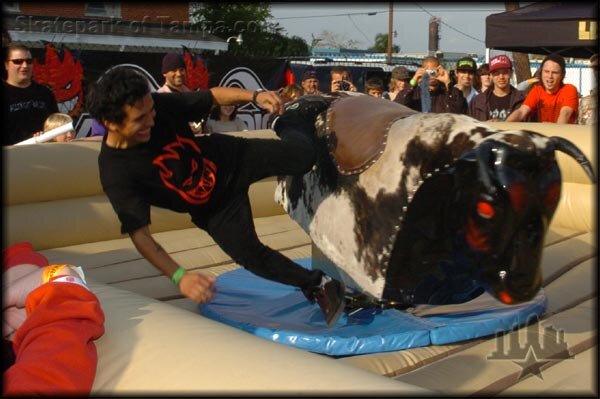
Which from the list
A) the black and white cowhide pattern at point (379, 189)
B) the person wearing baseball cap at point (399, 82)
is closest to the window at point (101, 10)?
the person wearing baseball cap at point (399, 82)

········

**WORK INSTRUCTIONS**
Rewrite the lines of all the records above as a numbered list, skipping any blank lines and omitting the pictures.

**FULL RESPONSE**
1. Which from the list
2. A) the black and white cowhide pattern at point (379, 189)
3. B) the person wearing baseball cap at point (399, 82)
4. is closest to the window at point (101, 10)?
5. the person wearing baseball cap at point (399, 82)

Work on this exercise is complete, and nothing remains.